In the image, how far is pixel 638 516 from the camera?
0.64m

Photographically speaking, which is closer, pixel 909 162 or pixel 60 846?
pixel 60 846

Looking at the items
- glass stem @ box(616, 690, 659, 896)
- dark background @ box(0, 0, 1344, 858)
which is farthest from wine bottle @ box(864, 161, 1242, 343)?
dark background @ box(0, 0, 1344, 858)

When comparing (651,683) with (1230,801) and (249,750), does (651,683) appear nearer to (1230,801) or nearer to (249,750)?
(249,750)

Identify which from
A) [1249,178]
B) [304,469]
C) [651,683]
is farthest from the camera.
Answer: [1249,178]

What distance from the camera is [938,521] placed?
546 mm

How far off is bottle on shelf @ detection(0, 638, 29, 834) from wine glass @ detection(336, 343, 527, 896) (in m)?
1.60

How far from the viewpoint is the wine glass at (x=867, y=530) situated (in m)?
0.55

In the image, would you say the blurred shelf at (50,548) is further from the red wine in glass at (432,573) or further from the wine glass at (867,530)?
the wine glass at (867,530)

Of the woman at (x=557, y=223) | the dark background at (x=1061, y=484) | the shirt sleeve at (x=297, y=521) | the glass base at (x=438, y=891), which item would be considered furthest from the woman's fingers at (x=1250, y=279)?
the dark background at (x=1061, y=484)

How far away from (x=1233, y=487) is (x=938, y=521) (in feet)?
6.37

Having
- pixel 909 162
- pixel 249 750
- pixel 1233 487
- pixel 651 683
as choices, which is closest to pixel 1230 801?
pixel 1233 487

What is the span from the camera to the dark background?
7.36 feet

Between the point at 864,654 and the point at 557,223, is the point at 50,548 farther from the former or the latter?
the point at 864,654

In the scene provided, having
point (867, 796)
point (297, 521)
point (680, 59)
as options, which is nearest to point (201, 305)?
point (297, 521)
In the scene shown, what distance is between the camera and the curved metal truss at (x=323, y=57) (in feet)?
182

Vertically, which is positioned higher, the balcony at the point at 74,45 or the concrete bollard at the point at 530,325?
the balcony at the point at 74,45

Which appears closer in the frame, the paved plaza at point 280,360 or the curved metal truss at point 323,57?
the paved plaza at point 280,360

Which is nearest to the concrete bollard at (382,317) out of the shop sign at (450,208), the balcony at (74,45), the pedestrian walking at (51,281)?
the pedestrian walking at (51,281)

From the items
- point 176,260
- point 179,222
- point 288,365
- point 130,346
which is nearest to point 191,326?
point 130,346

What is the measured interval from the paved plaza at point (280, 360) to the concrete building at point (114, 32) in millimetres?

▶ What you are asked to do: Render the rows above, from the line containing "From the items" through the last line, as a JSON list of strings with one string per line and blank lines omitted.

▶ Task response:
[
  "From the items",
  "- point 176,260",
  "- point 179,222",
  "- point 288,365",
  "- point 130,346",
  "which is nearest to point 191,326?",
  "point 130,346",
  "What is the measured interval from the paved plaza at point (280, 360) to the concrete building at point (114, 32) in millimetres?"
]